I am up early (well, half past ten) on a Saturday listening to Adam & Joe whilst trying to do work. But instead I am mainly on facebook and refreshing the 6music radio website thing as it keeps freezing up and re-buffering. Why I don’t just put it on the freeview on the telly in the next room I don’t know.
Well, I do know, it’s because I am so desperate to cling to this apple-advert life (though i don’t even have a mac in real life) which involves listening to radio on the internet and then filming some snowboarding or something. When in my actual world the internet isn’t good enough to listen to radio from, my computer keeps freezing and the desk is a mess and I have a lot of ear wax.
Anyhow, in my daily work avoidance today I was listening to Adam & Joe and someone had emailled (or possibly texted, who am I to say from this vantage point) in about having had the idea for magic eye pictures before they got big (actually, it was quite a long message, it must have been an email).
Way from the past I had a pang of heartache at this phenomenon, now safely nostalgic like Global Hypercolour.
The truth is, I never ever ever managed to do one.
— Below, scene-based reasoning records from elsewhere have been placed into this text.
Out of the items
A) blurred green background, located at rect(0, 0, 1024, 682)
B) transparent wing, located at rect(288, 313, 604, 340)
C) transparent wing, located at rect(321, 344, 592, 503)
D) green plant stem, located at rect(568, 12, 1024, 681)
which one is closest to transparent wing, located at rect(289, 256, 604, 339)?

This was huge when I was at the emotionally fragile age of 15 (ish), not that I’ve discarded all of that kind of fragility now, but back the. It was horrible. I’d try, unfocus my eyes, then focus at a point and slowly move my head back, but I never saw one.
What made it worse is schoolboy bravado, lots of people doing one in the playground (I make it sound like I went to a very tame school – magic eye behind the bikesheds) then someone would see it, and say it’s a tractor. I’d then joinin with the amazement (about 5th or 6th in behind – don’t want to appear too eager) and then everyone would scream “No, you idiot Terry, it’s a seal…” or something. I don’t think people in my school were clever enough to use this as an Emperors New Clothes type analogy of life. But it was a lesson I learned.
Luckily, these silly 3D things are no longer prevalant, but if they make a comeback I’ll be hiding in a corner.